TEKS YANG DITAMPILKAN

--------------------------------

Ulama yang meriwayatkan darinya dengan Ijazah adalah
Abu Nu’aim Al Hafizh.
Al Hakim berkata, “Beliau tidak suka dijuluki ‘Al Asham’.
Imam kami, Abu Bakar Ibnu Ishaq Ash-Shabghi mengatakan “Al Ma’qili”. Dia
berkata, “Beliau menjadi tuli sepulangnya dari Rihlah. Beliau adalah
ahli hadits pada masanya. Tidak ada seorang pun yang berselisih pendapat
tentang kejujurannya dan kebenaran pendengarannya dan penilaian Dhabith
oleh ayahnya, Ya’qub Al Warraq terhadapnya. Beliau menganut madzhab bagus dan
taat beragama. Aku mendengar bahwa beliau mengumandangkan adzan selama 70 tahun
di masjidnya”. Dia berkata, “Beliau berakhlak baik dan dermawan. Terkadang
beliau membutuhkan sesuatu untuk biaya hidup lalu beliau menyiapkan kertas dan
makan dari hasil jerih payahnya. Inilah yang dicela oleh sebagian kalangan
bahwa beliau menjadikan hadits sebagai ladang bisnis. Padahal yang mencelanya
ini hanya orang-orang yang tidak mengenalnya, karena beliau sangat membenci hal
tersebut tapi tidak mau mengomentari orang yang mengatakan hal tersebut,
mengingat juru tulisnya dan putranya sering meminta hal tersebut (imbalan)
kepada orang-orang dan beliau sangat membencinya tapi tidak sanggup mencegah
keduanya.”
Yang mendengar darinya adalah para ayah, para anak dan
para cucu. Cukuplah beliau disebut sebagai orang mulia karena menceritakan
hadits pada tahun-tahun tersebut tapi tidak ada satu pun yang mencibirnya atau
mendebatnya. Tidak ada yang lebih banyak melakukan Rihlah (perjalanan)

--------------------------------

DATA UNTUK DIOLAH

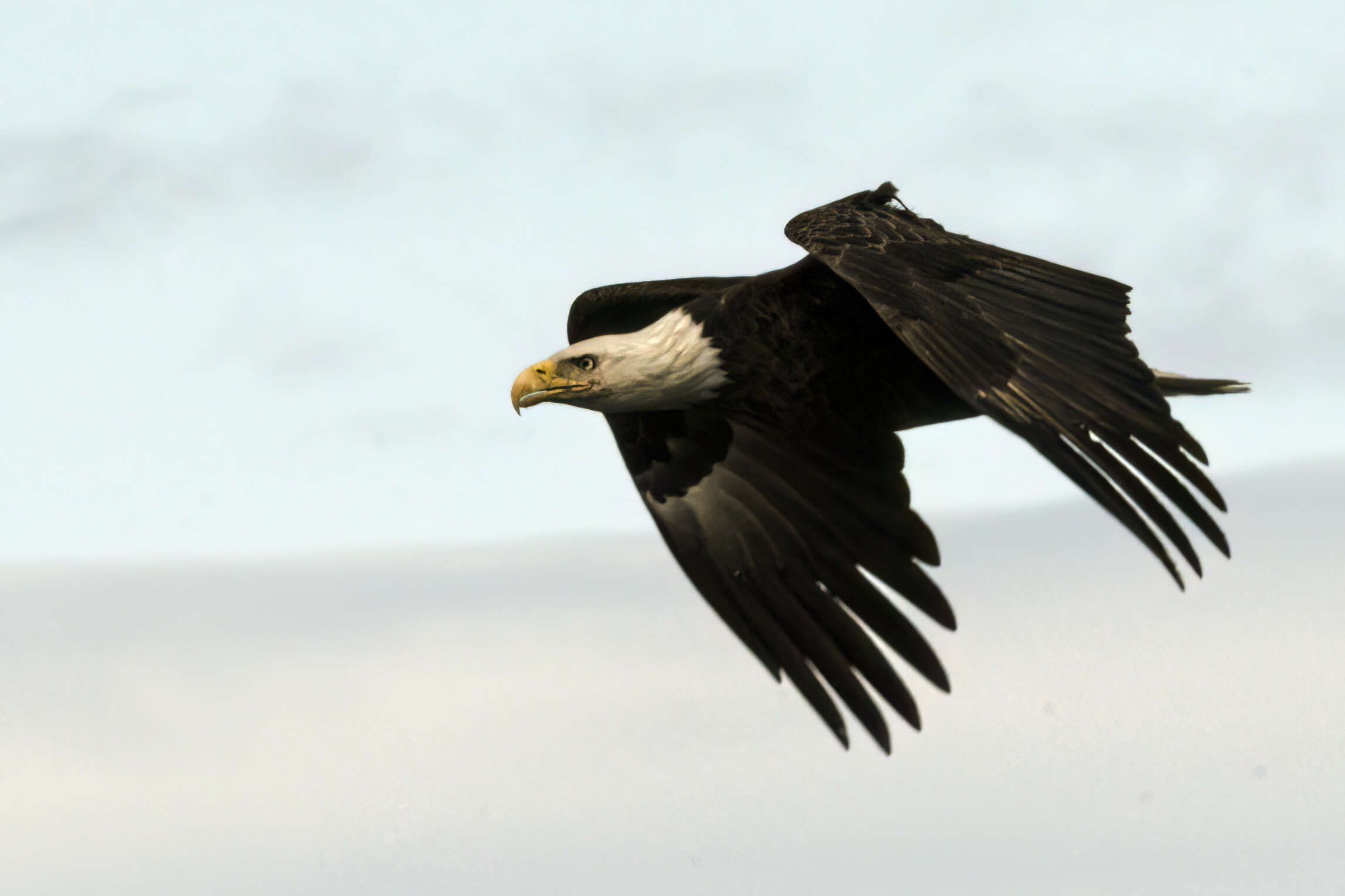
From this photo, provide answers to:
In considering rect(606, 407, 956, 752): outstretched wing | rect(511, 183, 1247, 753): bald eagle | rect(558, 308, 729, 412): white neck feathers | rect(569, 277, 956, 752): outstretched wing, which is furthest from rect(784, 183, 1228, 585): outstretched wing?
rect(606, 407, 956, 752): outstretched wing

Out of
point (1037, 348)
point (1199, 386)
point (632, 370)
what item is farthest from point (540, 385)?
point (1199, 386)

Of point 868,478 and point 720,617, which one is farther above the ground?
point 868,478

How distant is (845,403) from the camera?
8.06m

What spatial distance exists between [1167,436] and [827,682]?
2.53m

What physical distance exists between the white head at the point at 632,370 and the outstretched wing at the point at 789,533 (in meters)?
0.33

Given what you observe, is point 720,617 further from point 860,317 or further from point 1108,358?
point 1108,358

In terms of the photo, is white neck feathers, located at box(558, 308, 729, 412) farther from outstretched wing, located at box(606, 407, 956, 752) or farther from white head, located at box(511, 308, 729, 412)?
outstretched wing, located at box(606, 407, 956, 752)

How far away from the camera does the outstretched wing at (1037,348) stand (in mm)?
5680

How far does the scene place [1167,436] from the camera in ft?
19.3

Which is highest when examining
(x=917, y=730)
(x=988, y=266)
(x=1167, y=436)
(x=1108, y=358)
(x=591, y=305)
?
(x=591, y=305)

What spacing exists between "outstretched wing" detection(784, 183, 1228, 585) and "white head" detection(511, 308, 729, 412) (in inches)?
36.5

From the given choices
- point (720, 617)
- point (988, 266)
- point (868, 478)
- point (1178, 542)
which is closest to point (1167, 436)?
point (1178, 542)

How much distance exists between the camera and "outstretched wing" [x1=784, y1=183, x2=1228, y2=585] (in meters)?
5.68

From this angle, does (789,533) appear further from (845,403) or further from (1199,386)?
(1199,386)
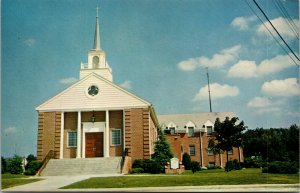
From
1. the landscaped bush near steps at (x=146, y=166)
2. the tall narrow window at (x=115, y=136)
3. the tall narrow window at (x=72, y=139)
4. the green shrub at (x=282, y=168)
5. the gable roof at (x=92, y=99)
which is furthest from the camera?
the tall narrow window at (x=115, y=136)

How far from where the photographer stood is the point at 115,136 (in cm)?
2367

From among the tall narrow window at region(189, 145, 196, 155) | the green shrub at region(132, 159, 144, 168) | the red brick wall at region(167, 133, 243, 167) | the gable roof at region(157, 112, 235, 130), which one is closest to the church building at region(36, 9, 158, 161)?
the green shrub at region(132, 159, 144, 168)

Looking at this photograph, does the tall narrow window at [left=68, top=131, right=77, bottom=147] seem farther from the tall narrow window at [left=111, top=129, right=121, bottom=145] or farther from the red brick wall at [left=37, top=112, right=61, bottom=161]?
the tall narrow window at [left=111, top=129, right=121, bottom=145]

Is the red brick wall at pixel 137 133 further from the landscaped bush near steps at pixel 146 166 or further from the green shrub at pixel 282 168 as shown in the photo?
the green shrub at pixel 282 168

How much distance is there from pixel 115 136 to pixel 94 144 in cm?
159

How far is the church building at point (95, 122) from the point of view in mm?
22594

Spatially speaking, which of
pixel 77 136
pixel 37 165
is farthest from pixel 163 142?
pixel 37 165

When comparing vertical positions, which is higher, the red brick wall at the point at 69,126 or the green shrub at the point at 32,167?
the red brick wall at the point at 69,126

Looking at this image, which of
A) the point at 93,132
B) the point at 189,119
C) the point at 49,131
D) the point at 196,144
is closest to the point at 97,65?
the point at 93,132

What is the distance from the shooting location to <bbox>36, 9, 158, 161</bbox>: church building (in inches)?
890

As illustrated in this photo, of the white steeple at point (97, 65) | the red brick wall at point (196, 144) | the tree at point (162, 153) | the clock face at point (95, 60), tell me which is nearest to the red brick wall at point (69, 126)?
the white steeple at point (97, 65)

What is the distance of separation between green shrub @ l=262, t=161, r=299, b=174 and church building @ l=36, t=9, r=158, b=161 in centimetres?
857

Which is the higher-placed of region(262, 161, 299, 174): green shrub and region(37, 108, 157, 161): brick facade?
region(37, 108, 157, 161): brick facade

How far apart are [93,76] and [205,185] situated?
13.1 metres
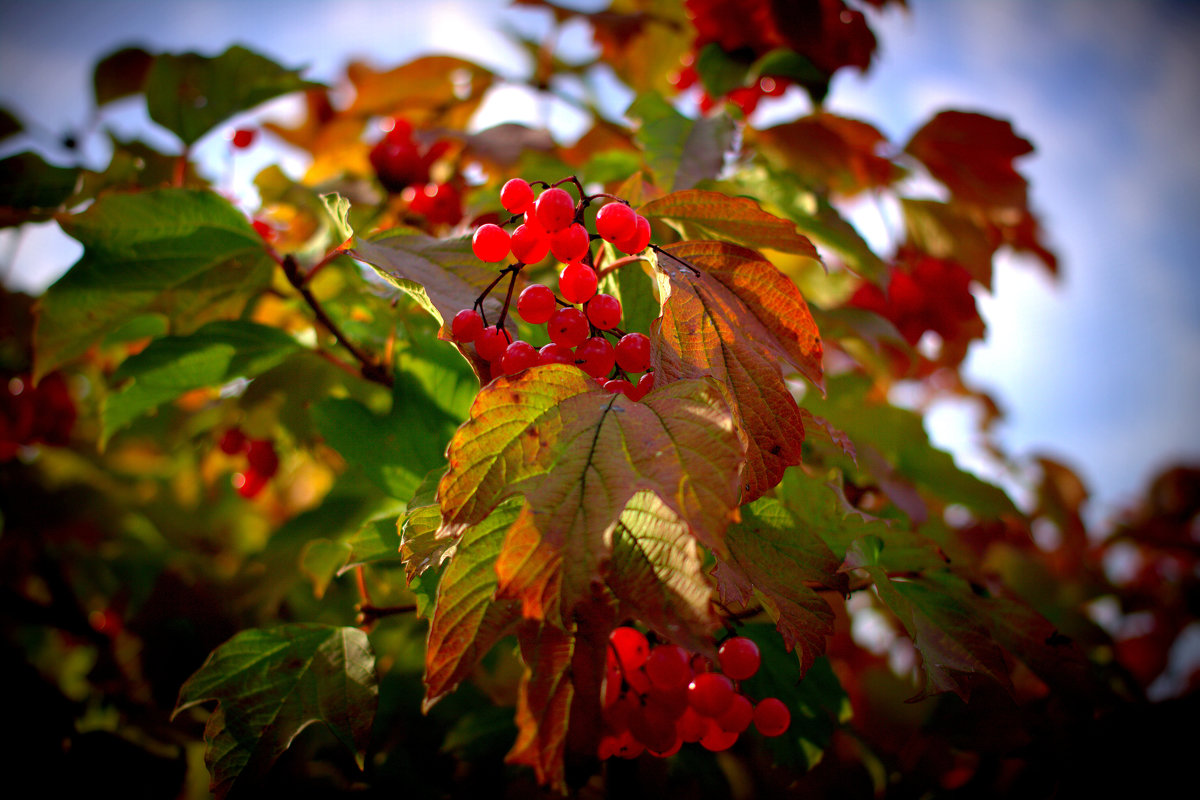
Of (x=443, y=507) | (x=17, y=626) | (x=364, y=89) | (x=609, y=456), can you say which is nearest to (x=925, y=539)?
(x=609, y=456)

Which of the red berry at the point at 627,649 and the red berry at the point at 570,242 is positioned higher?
the red berry at the point at 570,242

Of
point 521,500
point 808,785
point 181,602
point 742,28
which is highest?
point 742,28

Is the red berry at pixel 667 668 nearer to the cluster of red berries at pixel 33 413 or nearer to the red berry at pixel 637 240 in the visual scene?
the red berry at pixel 637 240

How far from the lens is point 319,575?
100 cm

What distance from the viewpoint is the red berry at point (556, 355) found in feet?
2.15

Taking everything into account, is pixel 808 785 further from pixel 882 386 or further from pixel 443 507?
pixel 882 386

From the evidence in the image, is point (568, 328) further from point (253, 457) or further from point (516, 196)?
point (253, 457)

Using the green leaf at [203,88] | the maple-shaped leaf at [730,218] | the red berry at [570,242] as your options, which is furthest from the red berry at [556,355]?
the green leaf at [203,88]

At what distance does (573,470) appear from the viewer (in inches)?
21.0

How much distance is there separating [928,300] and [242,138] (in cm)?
188

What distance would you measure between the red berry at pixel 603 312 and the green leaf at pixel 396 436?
0.37 m

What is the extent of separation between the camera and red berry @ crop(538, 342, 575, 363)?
65cm

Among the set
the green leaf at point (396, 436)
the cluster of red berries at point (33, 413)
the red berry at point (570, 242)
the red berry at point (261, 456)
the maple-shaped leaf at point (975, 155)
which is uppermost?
the maple-shaped leaf at point (975, 155)

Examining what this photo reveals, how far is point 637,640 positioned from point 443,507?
297mm
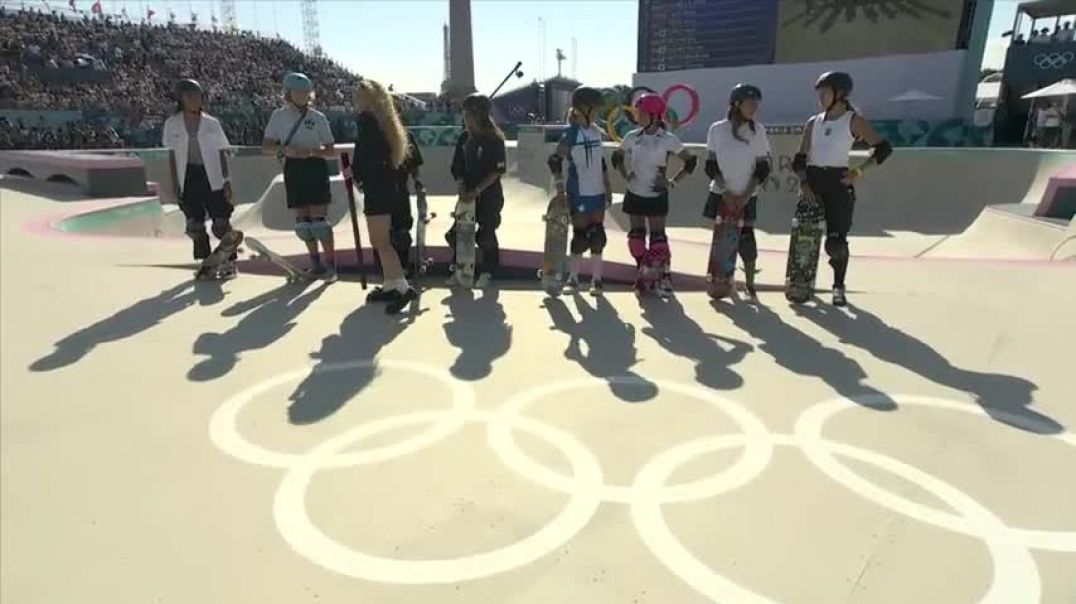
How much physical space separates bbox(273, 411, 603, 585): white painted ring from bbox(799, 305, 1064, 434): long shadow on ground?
231 cm

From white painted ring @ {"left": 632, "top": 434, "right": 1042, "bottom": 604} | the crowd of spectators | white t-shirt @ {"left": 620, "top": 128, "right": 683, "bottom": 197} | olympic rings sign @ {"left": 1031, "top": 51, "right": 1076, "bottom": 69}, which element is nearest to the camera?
white painted ring @ {"left": 632, "top": 434, "right": 1042, "bottom": 604}

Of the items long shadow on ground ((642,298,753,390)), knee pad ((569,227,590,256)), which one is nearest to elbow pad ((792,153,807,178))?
long shadow on ground ((642,298,753,390))

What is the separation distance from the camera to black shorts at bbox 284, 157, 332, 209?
5.46 meters

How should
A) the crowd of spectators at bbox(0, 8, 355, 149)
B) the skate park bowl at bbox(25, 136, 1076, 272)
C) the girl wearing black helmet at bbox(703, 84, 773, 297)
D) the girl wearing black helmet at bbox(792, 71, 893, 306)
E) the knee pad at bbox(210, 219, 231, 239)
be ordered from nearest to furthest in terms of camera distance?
the girl wearing black helmet at bbox(792, 71, 893, 306) < the girl wearing black helmet at bbox(703, 84, 773, 297) < the knee pad at bbox(210, 219, 231, 239) < the skate park bowl at bbox(25, 136, 1076, 272) < the crowd of spectators at bbox(0, 8, 355, 149)

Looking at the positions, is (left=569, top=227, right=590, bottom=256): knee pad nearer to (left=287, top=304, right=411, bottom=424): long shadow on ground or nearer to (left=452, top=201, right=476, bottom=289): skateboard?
(left=452, top=201, right=476, bottom=289): skateboard

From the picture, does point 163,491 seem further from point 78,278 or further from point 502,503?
point 78,278

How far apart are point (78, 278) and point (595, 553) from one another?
225 inches

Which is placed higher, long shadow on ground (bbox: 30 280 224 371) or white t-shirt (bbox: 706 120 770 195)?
white t-shirt (bbox: 706 120 770 195)

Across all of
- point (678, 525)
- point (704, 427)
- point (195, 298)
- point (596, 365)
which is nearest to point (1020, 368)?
point (704, 427)

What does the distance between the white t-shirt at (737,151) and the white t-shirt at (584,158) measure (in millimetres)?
925

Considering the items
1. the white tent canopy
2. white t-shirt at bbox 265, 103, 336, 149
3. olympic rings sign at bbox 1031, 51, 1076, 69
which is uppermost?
olympic rings sign at bbox 1031, 51, 1076, 69

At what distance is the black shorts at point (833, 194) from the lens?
4.98 m

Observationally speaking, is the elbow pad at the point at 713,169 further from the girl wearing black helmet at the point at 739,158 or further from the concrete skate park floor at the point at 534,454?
the concrete skate park floor at the point at 534,454

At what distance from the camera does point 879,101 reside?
86.5 ft
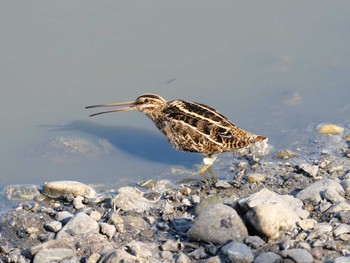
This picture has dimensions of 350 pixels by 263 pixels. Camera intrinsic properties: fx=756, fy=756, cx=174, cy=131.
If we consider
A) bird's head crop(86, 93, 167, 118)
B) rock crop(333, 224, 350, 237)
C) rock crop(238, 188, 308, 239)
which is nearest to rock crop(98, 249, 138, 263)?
rock crop(238, 188, 308, 239)

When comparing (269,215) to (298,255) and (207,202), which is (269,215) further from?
(207,202)

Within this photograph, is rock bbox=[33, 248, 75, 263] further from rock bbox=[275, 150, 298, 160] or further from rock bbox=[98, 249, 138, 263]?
rock bbox=[275, 150, 298, 160]

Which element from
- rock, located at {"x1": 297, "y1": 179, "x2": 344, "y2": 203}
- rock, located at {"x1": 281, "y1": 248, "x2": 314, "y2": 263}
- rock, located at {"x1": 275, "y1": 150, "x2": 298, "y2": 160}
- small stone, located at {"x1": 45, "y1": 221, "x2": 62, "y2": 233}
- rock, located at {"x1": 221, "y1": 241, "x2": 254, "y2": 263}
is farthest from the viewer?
rock, located at {"x1": 275, "y1": 150, "x2": 298, "y2": 160}

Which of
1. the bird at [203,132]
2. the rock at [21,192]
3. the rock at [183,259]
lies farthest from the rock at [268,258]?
the rock at [21,192]

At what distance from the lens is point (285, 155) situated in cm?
874

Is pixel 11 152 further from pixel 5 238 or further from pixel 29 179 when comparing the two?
pixel 5 238

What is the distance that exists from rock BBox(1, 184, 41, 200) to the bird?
1.60 metres

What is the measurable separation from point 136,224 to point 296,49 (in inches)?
214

--------------------------------

PERINTAH 1
Ubah baris-baris data, mulai dari baris yang memuat "This picture has" sampai akhir data, menjadi daftar bernomor tanpa baris kosong.
PERINTAH 2
Lanjutkan teks tentang ahli hadits yang dijuluki Al Asham dari bagian terakhir yang ditampilkan.

JAWABAN LATIHAN 1
1. This picture has dimensions of 350 pixels by 263 pixels. Camera intrinsic properties: fx=756, fy=756, cx=174, cy=131.
2. If we consider
3. A) bird's head crop(86, 93, 167, 118)
4. B) rock crop(333, 224, 350, 237)
5. C) rock crop(238, 188, 308, 239)
6. which is nearest to rock crop(98, 249, 138, 263)?
7. rock crop(238, 188, 308, 239)
8. When comparing (269,215) to (298,255) and (207,202), which is (269,215) further from?
9. (207,202)
10. Within this photograph, is rock bbox=[33, 248, 75, 263] further from rock bbox=[275, 150, 298, 160] or further from rock bbox=[98, 249, 138, 263]?
11. rock bbox=[275, 150, 298, 160]
12. Which element from
13. - rock, located at {"x1": 297, "y1": 179, "x2": 344, "y2": 203}
14. - rock, located at {"x1": 281, "y1": 248, "x2": 314, "y2": 263}
15. - rock, located at {"x1": 275, "y1": 150, "x2": 298, "y2": 160}
16. - small stone, located at {"x1": 45, "y1": 221, "x2": 62, "y2": 233}
17. - rock, located at {"x1": 221, "y1": 241, "x2": 254, "y2": 263}
18. is farthest from the viewer?
19. rock, located at {"x1": 275, "y1": 150, "x2": 298, "y2": 160}
20. Which of
21. 1. the bird at [203,132]
22. 2. the rock at [21,192]
23. 3. the rock at [183,259]
24. lies farthest from the rock at [268,258]?
25. the rock at [21,192]
26. At what distance from the lens is point (285, 155) situated in cm?
27. 874
28. Is pixel 11 152 further from pixel 5 238 or further from pixel 29 179 when comparing the two?
29. pixel 5 238
30. What is the distance that exists from rock BBox(1, 184, 41, 200) to the bird?
31. 1.60 metres
32. What is the measurable separation from point 136,224 to point 296,49 (in inches)?
33. 214

JAWABAN LATIHAN 2
dari satu negeri Islam ke negeri Islam lainnya daripada beliau. Aku pernah
melihat rombongan orang dari Andalusia dan warga Thiraz antri di depan pintu
rumahnya, dan begitu pula rombongan dari Persia dan negeri-negeri kawasan
timur.
C. Pendapat
Para Ulama Tentang Beliau
Al Hafizh Abu Hamid Al A’masyi berkata, “Kami menulis
tentang Abu Al Abbas bin Ya’qub Al Warraq dalam suatu majlis Muhammad bin Abdul
Wahhab Al Farra‘ pada tahun 275 Hijriyah.”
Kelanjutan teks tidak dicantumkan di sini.